But, in truth, the opposition forces only were able to move forward with their attempt when another powerful political force joined them; the political force of those who wish to avoid the continuation of the “bleeding” of sectors of the political Brazilian class, motivated by investigations around corruption and the misuse of public funds.

It’s notable that during my governance and that of President Lula, all the conditions were in place for these investigations to happen. We proposed important laws that outlined the appropriate bodies and conditions to investigate and punish the guilty.

I assured the autonomy of the Public Ministry, naming as Attorney General of the Republic the first name on the list given to me by the institution’s own members. I did not allow any political interference on part of the Federal Police.

I went against many interests by taking this position. Because of this, I paid and am still paying a high personal price for the positions I took.

My removal was orchestrated independently from the existence of any facts that could justify it under our Constitution.

They found, in the ex-president of the Chamber of Deputies, Eduardo Cunha, the core of the pro-coup alliance.

They outlined and made viable the loss of a parliamentary majority in the government. They created political situations, with wide-open support from the media, the political climate necessary for to undo the results of 2014’s elections.

We all know that this impeachment process was opened by “explicit blackmail” by the ex-president of the Chamber, Eduardo Cunha, as came to be known by declarations to the press by one of his own opponents. That parliamentarian demanded that I intervene so that the deputies from my party would not vote for the opening of the investigation process. I have never in my life accepted threats or blackmail. If I didn’t do it before, I wouldn’t do it as President of the Republic. It’s true, then, that not bending to this extortion motivated my accusation of committing a crime of state and the opening of this process, to the applause of those who had fallen in 2014 and of those scared of the investigations.

If I had gone along with this lack of integrity and with the worst of Brazilian politics, which many still today do without the slightest shame, I would not face the risk of being unjustly sentenced.

He who aligns himself with the immoral and the illicit cannot be respected to govern Brazil. He who intervenes to spare or postpone the judgement of a person who is accused of getting rich at the expense the Brazilian state and taxpayers, sooner or later, will end up paying the price to society and history for their betrayal of ethics.

All of us know that I did not get rich in public office, that I didn’t embezzle public funds for my private gain, nor my family’s, and that I do not have foreign accounts or real estate. I always have acted with absolute propriety regarding the public offices that I have held for most of my life.

Curiously, I will be tried, for crimes that I did not commit, before the trial of the Chamber’s ex-president, who has been accused of committing very serious illegal acts related to the schemes and the trickery around the actions that led to my removal.
#####
__Given request 1__.
Tally the lines of the records that contain the string "water", and give only the number.
The impeachment speech and the records were drawn from unrelated sources.

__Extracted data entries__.
#####
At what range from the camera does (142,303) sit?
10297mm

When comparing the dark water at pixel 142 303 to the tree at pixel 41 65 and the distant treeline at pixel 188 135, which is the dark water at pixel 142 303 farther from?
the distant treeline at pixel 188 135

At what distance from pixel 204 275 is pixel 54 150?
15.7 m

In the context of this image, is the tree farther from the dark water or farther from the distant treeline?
#####
__Given request 2__.
Retype the passage of the impeachment speech between "It’s notable that" and "under our Constitution.", inclusive.

__Full output 1__.
2

__Full output 2__.
It’s notable that during my governance and that of President Lula, all the conditions were in place for these investigations to happen. We proposed important laws that outlined the appropriate bodies and conditions to investigate and punish the guilty.

I assured the autonomy of the Public Ministry, naming as Attorney General of the Republic the first name on the list given to me by the institution’s own members. I did not allow any political interference on part of the Federal Police.

I went against many interests by taking this position. Because of this, I paid and am still paying a high personal price for the positions I took.

My removal was orchestrated independently from the existence of any facts that could justify it under our Constitution.